Lui
Laissant filer des doigts une vie trop parfaite,
J'ai maquillé mes sens abreuvés de raison,
Cherché à être aimé, perçant d'oeuvres imparfaites
Un coeur aux cils d'hiver qui soupire en prison.
Une griffure admise en mon âme légère,
Enfouie sous le tumulte de vifs compromis,
Comme du vin nouveau a couru étrangère,
Blessant mon coeur profond, fleuve encore insoumis ;
S'accumule en la chair au fil du temps passé
Sous la douce écorchure un miel trop vinaigré,
Qui se nourrit d'errances aux allures insensées
Bousculant mes idées, poussant à émigrer.
Que faire pour supporter et supporter encore
Cette vie que j'abhorre alors qu'une autre bêle ?
Comment dire à ceux là que j'ai aimé d'abord
Qu'ils sortent du chemin, consentants ou rebelles ?
Je reconnais mes torts, ils doivent s'y plier.
La simple estafilade en béances s'étire,
Le manque s'agrandit, je dois me déplier
Et trouver d'autres cieux pour ainsi repartir.

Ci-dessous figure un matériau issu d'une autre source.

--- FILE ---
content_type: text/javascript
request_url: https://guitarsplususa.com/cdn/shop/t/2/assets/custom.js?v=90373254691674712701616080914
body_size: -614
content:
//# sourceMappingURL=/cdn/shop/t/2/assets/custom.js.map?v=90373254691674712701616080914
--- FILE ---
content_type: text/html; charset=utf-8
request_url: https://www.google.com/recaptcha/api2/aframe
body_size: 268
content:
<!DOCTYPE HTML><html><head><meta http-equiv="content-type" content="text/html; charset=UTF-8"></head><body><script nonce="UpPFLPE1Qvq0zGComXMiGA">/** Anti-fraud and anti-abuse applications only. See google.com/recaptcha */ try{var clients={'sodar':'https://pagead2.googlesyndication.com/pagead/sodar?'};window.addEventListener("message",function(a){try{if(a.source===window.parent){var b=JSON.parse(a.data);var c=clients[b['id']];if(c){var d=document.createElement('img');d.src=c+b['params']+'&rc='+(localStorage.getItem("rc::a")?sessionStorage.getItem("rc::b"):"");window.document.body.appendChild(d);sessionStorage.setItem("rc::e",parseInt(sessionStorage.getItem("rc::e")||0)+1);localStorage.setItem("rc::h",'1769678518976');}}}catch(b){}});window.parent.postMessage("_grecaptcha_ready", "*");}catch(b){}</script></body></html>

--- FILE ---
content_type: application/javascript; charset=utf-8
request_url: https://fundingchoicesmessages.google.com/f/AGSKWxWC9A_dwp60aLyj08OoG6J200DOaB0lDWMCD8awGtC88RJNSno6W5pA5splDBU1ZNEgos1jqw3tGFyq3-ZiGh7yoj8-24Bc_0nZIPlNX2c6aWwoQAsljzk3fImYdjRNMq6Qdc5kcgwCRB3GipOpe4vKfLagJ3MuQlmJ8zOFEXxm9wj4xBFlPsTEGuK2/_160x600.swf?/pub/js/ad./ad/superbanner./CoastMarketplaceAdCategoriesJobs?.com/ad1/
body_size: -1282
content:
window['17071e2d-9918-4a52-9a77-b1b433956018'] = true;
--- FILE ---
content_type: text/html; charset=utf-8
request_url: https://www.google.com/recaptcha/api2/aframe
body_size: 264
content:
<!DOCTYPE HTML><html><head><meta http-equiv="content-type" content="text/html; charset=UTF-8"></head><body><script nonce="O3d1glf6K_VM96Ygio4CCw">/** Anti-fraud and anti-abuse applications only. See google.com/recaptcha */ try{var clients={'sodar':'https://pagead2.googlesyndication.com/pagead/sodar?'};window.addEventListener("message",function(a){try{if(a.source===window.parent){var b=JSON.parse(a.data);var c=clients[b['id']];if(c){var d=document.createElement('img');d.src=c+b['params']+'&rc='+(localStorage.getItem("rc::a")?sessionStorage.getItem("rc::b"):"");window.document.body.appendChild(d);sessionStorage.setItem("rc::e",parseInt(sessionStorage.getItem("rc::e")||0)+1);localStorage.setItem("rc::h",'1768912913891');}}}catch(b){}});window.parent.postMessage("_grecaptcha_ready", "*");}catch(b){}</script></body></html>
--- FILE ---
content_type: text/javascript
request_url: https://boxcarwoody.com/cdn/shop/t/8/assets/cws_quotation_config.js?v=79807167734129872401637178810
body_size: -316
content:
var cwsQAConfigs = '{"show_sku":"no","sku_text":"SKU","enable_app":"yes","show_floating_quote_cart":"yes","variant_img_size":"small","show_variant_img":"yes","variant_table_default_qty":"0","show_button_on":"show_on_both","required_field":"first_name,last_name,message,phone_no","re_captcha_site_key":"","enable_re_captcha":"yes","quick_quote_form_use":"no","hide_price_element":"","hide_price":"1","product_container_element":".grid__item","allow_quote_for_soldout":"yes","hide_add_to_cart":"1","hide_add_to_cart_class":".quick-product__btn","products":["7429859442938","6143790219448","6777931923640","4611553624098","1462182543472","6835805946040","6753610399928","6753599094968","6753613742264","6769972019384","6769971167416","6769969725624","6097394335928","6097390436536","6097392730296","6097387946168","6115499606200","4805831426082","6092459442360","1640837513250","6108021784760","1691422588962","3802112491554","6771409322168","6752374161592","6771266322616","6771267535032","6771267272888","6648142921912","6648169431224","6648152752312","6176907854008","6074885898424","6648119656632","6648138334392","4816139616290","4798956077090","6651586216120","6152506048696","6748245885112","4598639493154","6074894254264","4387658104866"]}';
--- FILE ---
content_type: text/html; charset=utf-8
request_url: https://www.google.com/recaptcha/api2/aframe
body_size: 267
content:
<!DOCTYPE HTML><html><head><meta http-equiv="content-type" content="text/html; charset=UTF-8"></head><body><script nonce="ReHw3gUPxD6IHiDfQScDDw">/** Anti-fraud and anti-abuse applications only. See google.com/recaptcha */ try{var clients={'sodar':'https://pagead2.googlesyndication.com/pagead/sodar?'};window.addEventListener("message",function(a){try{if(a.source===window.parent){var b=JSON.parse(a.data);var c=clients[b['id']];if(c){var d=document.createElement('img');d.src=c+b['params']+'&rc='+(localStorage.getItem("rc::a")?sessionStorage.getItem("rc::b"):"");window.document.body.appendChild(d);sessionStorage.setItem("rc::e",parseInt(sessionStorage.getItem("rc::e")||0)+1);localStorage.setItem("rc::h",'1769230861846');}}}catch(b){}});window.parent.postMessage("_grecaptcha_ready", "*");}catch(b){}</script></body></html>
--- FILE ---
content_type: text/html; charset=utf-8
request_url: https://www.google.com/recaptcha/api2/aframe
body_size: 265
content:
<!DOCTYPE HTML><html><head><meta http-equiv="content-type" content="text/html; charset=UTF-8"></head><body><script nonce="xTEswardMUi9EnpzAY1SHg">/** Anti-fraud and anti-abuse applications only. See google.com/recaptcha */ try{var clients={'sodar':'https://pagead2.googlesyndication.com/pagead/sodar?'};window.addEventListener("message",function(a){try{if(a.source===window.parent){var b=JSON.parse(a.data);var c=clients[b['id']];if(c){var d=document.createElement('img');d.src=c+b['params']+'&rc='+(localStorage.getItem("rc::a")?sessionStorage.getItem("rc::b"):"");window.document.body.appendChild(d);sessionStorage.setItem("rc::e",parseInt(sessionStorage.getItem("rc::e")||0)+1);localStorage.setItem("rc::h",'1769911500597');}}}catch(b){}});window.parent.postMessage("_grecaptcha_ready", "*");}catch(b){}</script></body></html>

J'abandonne les miens plutôt que de choisir
Une solution aigre et ses demi-victoires
Refusant de chercher, de me battre et saisir
Le désir est vainqueur, ils vont sans trajectoires.
Elle
L'abîme se renverse et ouvre ses bas-fonds
Où s'engouffrent dans l'ombre les pleurs océans
Je chancelle immobile accrochée par le fond
Evidée de bonheur, je viderai mon sang.
La chair de mes petits nés d'un amour unique
Endormie, innocente entre deux défaillances,
Se lèvera fauchée, pataude et laconique
Aux portes de mon mal, hurlant l'amère offense.
Devenant une tour au mille marches grasses
J'entends porter les maux de ceux qui sont restés
Epongeant les sanglots venant mouiller ses traces
Mes larmes s'évaporent, mon coeur est infesté.
Du haut du minaret se brassent à pas comptés
Les cris de mes enfants conspuant son absence ;
La tristesse émondée, le courroux vient hanter
Mes infimes pensées tachetées de violence.
Les douleurs répétées de ma progéniture
Endurcissent mon coeur des hommes qui approchent
Les larmes ont disparu devant la forfaiture,
Et coulent dans les mains tendues de l'amie proche.
Ma peine s'épaissit, l'esprit devient robuste
S'il devait revenir, il faudrait pardonner
Un chemin impossible, long et trop injuste
Entière à ma blessure je suis bien enchaînée.
Cependant pardonner est vraiment nécessaire
Pour tenter de refaire avec ou sans l'odieux
Une nouvelle vie détachée des faussaires
Redécouvrir la paix et l'amour du bon Dieu.